24th September, 2024.
While I am no longer a councillor, I care deeply for my community and that means caring about the effect of any decision that is made by the council. The Douglas Park community is fighting an uphill battle over the expansion of an approved cemetery that was rushed through the Parliament by the previous Government in 2020. Councillors objected and the mayor of the time spoke at the panel. The doors of the meeting were closed, and the outcome was the approval of a cemetery on a rock shelf that would require milling of the stone before any bodies can be buried. The plot is accessible through a gorge cutting, and the roads are not appropriate for this sort of development. Naturally, the developer has taken those restrictions and made an amendment to the application.

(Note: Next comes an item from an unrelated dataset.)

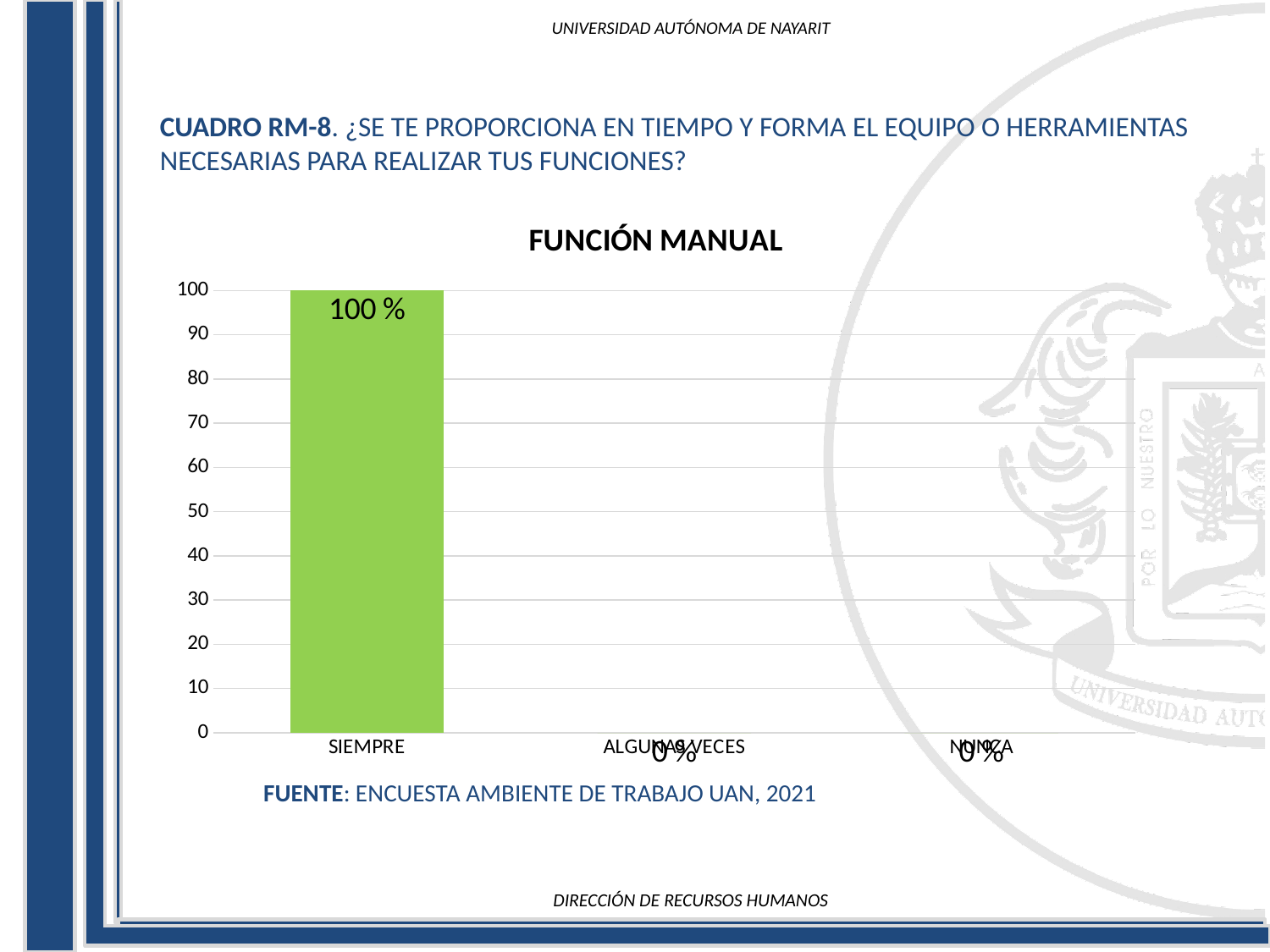
What is the value for SIEMPRE? 100 % What kind of chart is shown? bar chart What colour is the bar for SIEMPRE? green What is the title of the chart? FUNCIÓN MANUAL Which category has the highest value? SIEMPRE What is the value for ALGUNAS VECES? 0 % What is the value for NUNCA? 0 % What is the difference between the values for SIEMPRE and NUNCA? 100 % How many categories are shown on the x axis? 3 Is the value for SIEMPRE greater or less than 50? greater Do the values rise or fall from SIEMPRE to NUNCA along the x axis? fall Which is larger, the value for SIEMPRE or the value for ALGUNAS VECES? SIEMPRE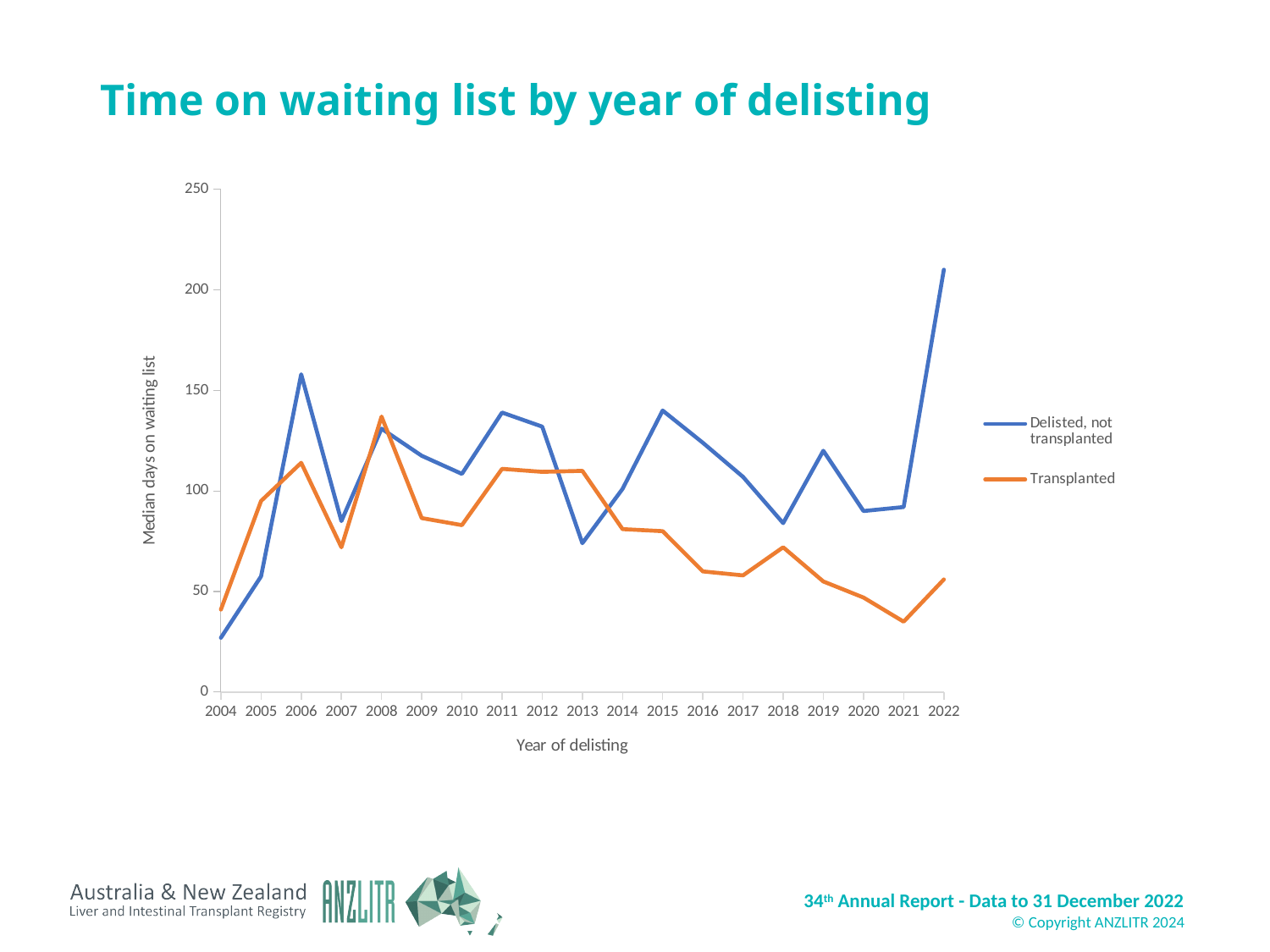
In 2022, which series has the higher median days on waiting list? Delisted, not transplanted What is the label of the y axis? Median days on waiting list In 2005, which series has the higher median days on waiting list? Transplanted Is the value for 'Transplanted' in 2021 greater or less than 50? less Is the value for 'Delisted, not transplanted' in 2022 greater or less than 200? greater In which year is the 'Delisted, not transplanted' series at its highest? 2022 In which year is the 'Transplanted' series at its lowest? 2021 How many years are plotted along the x axis? 19 In which year is the 'Delisted, not transplanted' series at its lowest? 2004 In which year is the 'Transplanted' series at its highest? 2008 How many series does the legend list? 2 What kind of chart is shown on the slide? Line chart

The issue is that the community feels it is being left out of a decision and is willing to help the council fight the proposal. I note in particular Tracy McConchie and Sam Davis of the Reject Douglas Park Cemetery community group. They have in good faith reached out to the mayor who, for a number of weeks, has said he is unavailable. Meanwhile, the exhibition period has begun for the amended proposal and is due to end in the first week of October. A resolution of the council was in place for council to form an objection to the proposal with the support of the community. Community members have been told that to access the information for the development application, they need to fill out a GIPAA request. I am aware of how processes should and can work. The restrictions on the community in this case are unnecessary.
The reality is stark, and we must act together as a community to oppose anything that is not beneficial or in keeping with the area. The best consultants have been employed by the developer to sell the proposal. There have been claims of providing for the community. The consultants have glossed over multiple and serious logistical impediments, and offered mere tokenistic consideration of the land, people and heritage. They are all poised precariously on a shaky spire of promises that problems will be dealt with at some mythical time in the future. Residents do not have the luxury of indulging in marketing fantasy but must face the reality of sustained and insufferable gouging of sandstone to enable rock crypts; gushing and potentially contaminated overflows through their homes on route to the river behind them; reeking plumes—perhaps carcinogenic—from a crematorium; and long processions of hundreds of visitors daily, with two out of three access routes involving travel over winding, one-way river causeways.
It is not just the human residents who are impacted but also the glorious flora and fauna that are earmarked for protection in the Cumberland Plain Conservation Plan and protected by a regulatory control that the developer has spent decades flagrantly disregarding. Fast-forward four years and the proponent, having failed to sell the site in its current form, has increased capacity to almost 70,000 plots, ludicrously suggested triple‑decker coffin placements in terrain that is unable to support single depth, added a crematorium and had it stamped "State significant". With his continued pursuit of this development that residents do not want or need, they are asking why his profit should take precedence over the rights of ratepaying residents who call Douglas Park home.
Some of the people involved in the effort to stop the development in 2020 have been made ill by what they think is a crushing David and Goliath process unfairly stacked against them, but many others remain, choosing to believe that those at the highest level will step in and do the only right thing and prevent the facility going in entirely the wrong place. To that end, we need the mayor to step in and meet with residents. They deserve not only an ear of the elected council but also to be assisted in their battle for their community. The process needs to be transparent for the best outcome for my community.